The course is a typical desert pile. Beautiful, scenic and the same exact course that has been built 1,348 times already. Target fairways in between the scrub and fairways and greens that repel the good shots like a links course, but since it is on the side of a mountain, it plays nothing like a links and it gets the dreaded, “links style” moniker. Like I always say, calling a course on the side of a mountain in the desert “links style” is like saying a guy
with a beer gut had a “pregnancy style” weight gain. In other words, “links style” is a meaningless marketing term that allows them to charge $200 for a green fee, or $200,000 for a membership.
I ranted about Tiger, golf course design, golf marketing and a major rant about Leadbetter last week. What’s left? How about those gas prices? If I were a host on Fox News I would get death threats…but as usual, I digressed. đ
I didn’t get to watch much of the event other than Tiger’s round.
I knew Johnny Miller would give me some ammo. “Instructors today don’t teach people to keep the face square longer by leading with the left hand…like they did in my day.”

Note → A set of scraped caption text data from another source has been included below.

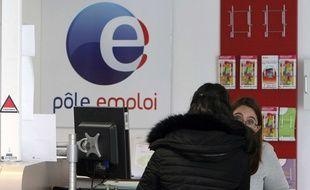 Une demandeuse d'emploi à Pole Emploi à  Marseille,  24 février 2015.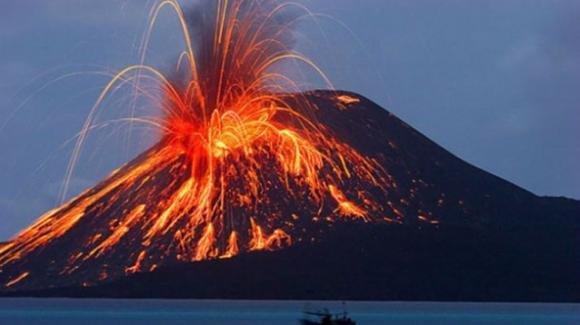 Vulcano in eruzione alle Isole Canarie provoca emissioni tossiche di anidride solforosa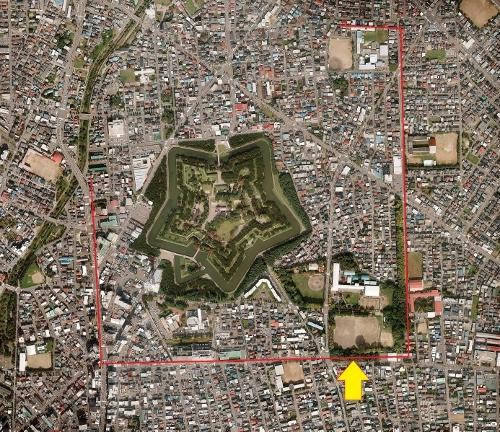 空中写真 五稜郭周辺 2011年 総構え?跡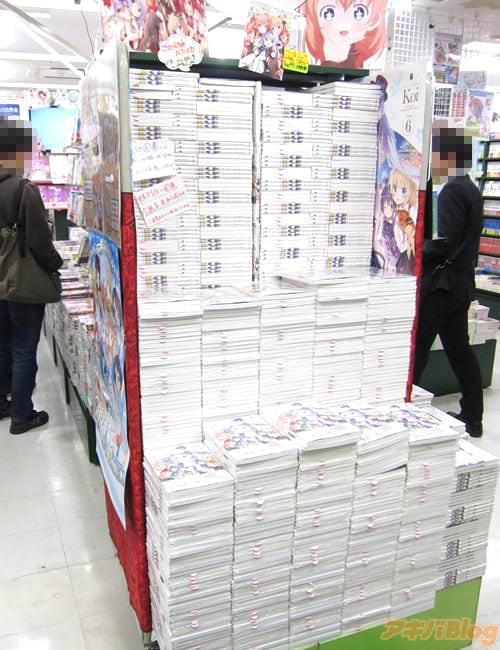メロンブックス秋葉原1号店「特典クリアファイル!裏表でつながる1枚絵に!よし、2冊買いだっ!」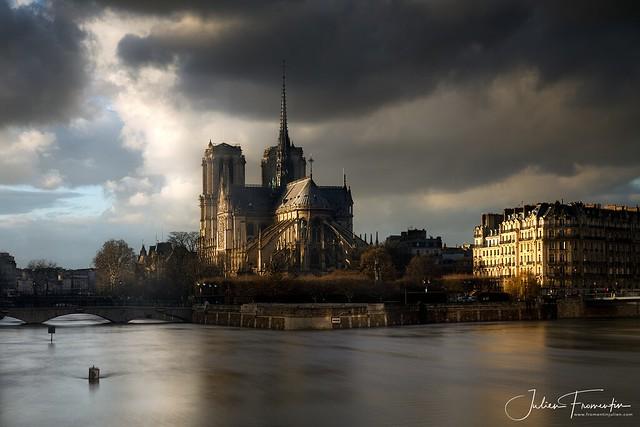 Cathédrale Notre-Dame de Paris durant la crue 2018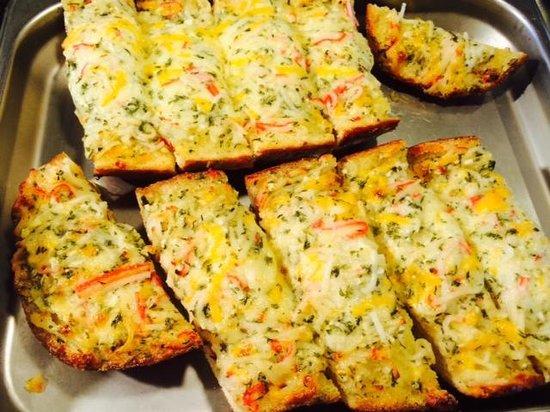 Hibachi Buffet and Sushi Bar: Garlic Bread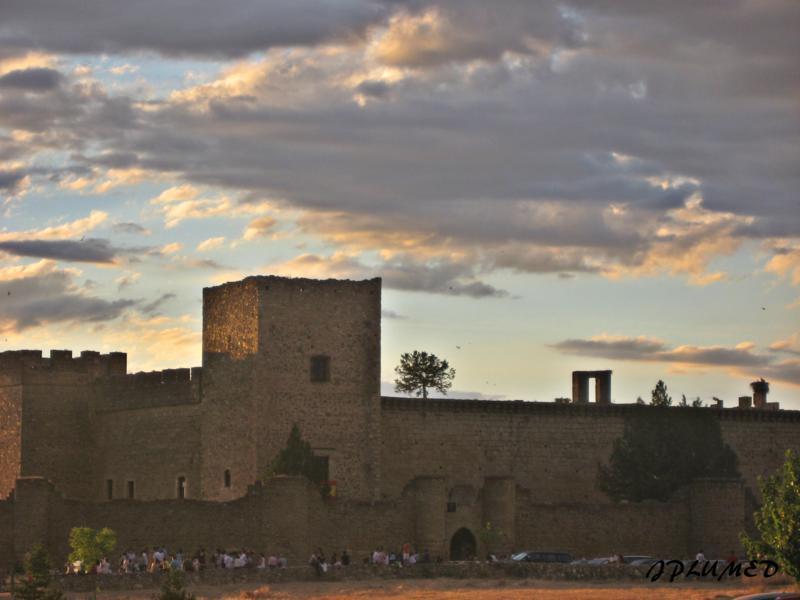 Pueblos y lugares con encanto pedraza segovia - Sitios con encanto cerca de madrid ...
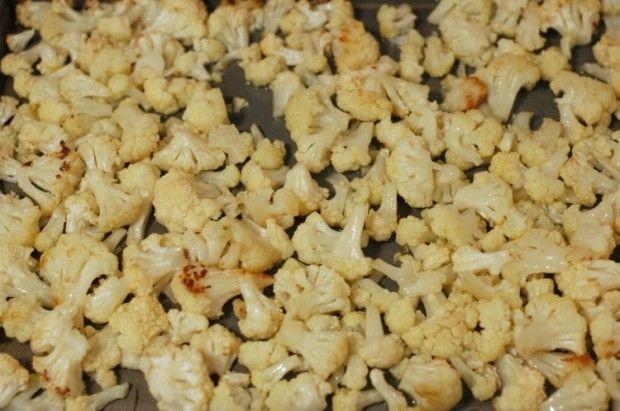 Ingredientes para estas saludables Palomitas de Coliflor:  1 cabeza de coliflor cortada en pedazos pequeños 3 cucharadas de aceite oliva vir...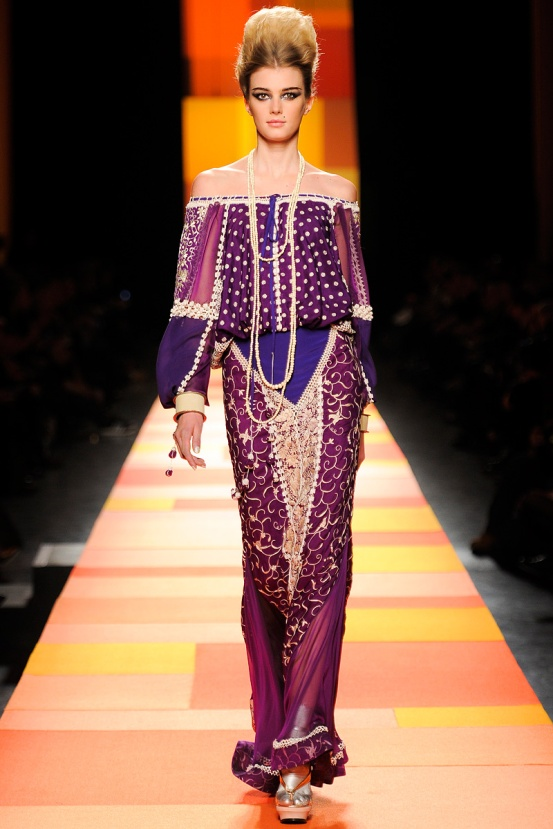 jean-paul-gaultier-couture-spring-2013-19_133602558683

That was what he said when they showed Luke Donald hitting a hook and the face closing a bit too soon. Um, John, that’s because…I can’t do it, my head will explode. Let’s just say I disagree and most of you can come up with 15 reasons why he is wrong.
OK, one…Luke release the pants off the club and won…end of story.

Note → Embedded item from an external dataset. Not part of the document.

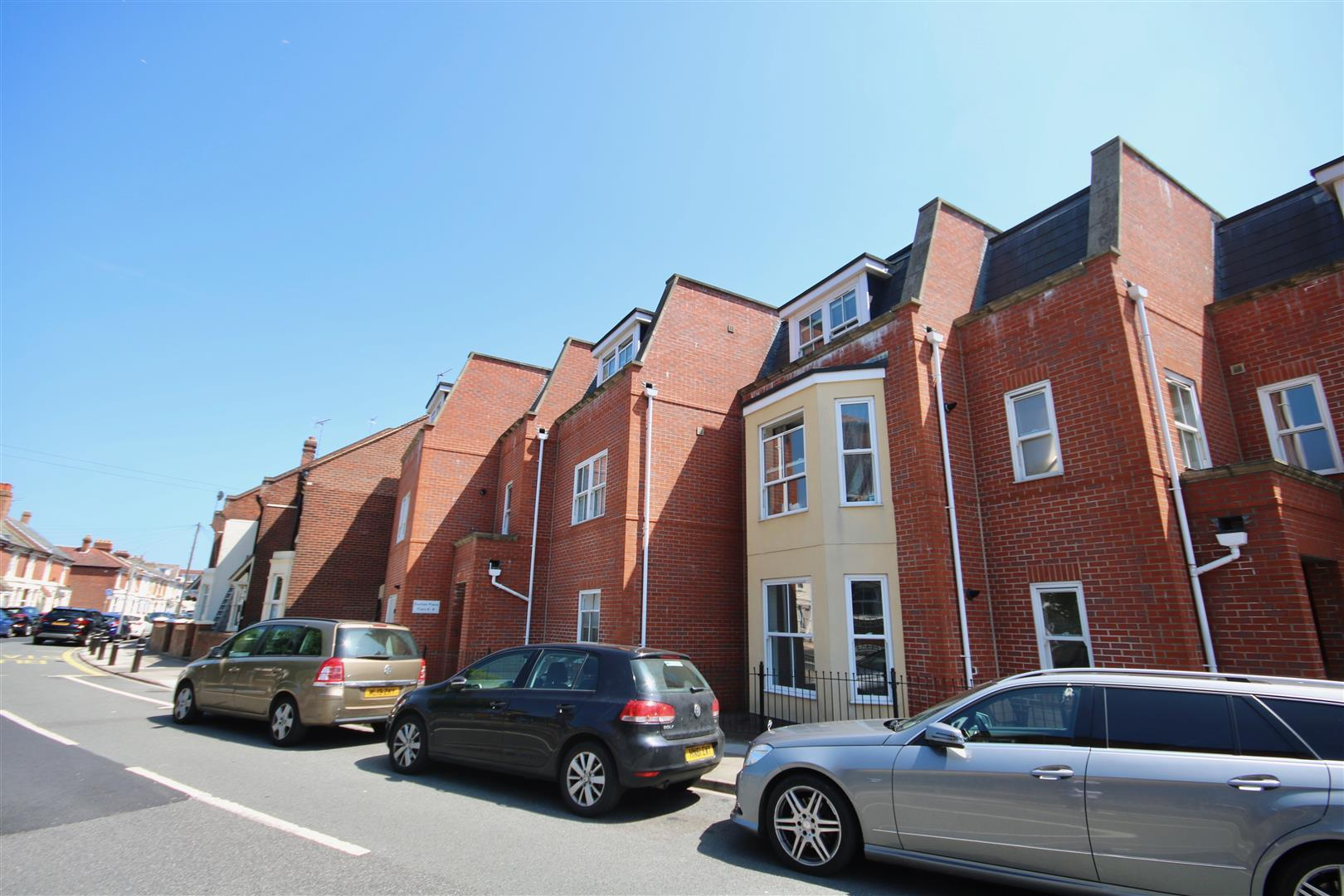 2 Bedrooms Flat for sale in Dunbar Road, Southsea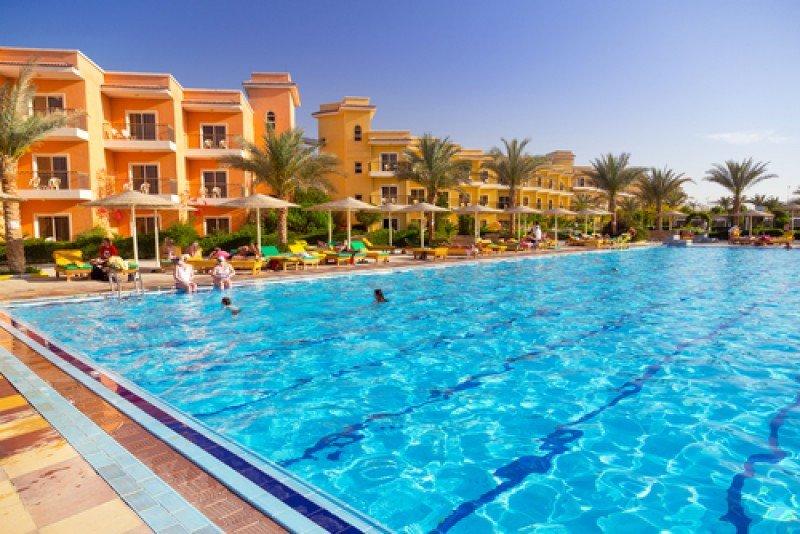 Complejo hotelero en Hurghada, en la costa del Mar Rojo de Egipto. #shu#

Congratulations to Martin Kaymer for becoming #1. I really enjoy watching him play. It’s a good swing, but doesn’t seem to be a manufactured swing…and if I had his demeanor, I might have achieved a greater success, but then my wife probably wouldn’t have liked me as much and I wouldn’t be here for your edification.
Bubba Watson continues to show (as I said đ ) that he is fast becoming one of the top players in the World and my pick to break out and win a major this year.
Matt Kuchar continues to show me that knowing how to score is more important than how you look swinging or playing. I can also put Luke Donald in the category, although he is very straight. Luke Donald also proves a point I am going to make tomorrow about length.
I also want to slip in that a guy (Spencer Levin) with a “terrible” golf swing almost won in Mexico at the secondary Tour event.
I didn’t get to watch much of the golf, but the cold weather looked like it made the play less than stellar. However, I really respect all four of these guys and the way they play. Kuchar has been so consistent, Bubba is the best “player” in golf right now. What I mean is he plays shots, he doesn’t swing the club. Donald’s rhythm is so great, I don’t know how he misses a shot. I really like his release. He has the “gradual” release of the club I advocate, yet has plenty of forward shaft lean. I know he is not long, but he is not a masher like many of the other young guns. He has the type of swing most amateurs could emulate.
…and what can you say about the most recent major winner and current #1 player?
I know he didn’t win, but being a runner up just solidifies his assent to the top.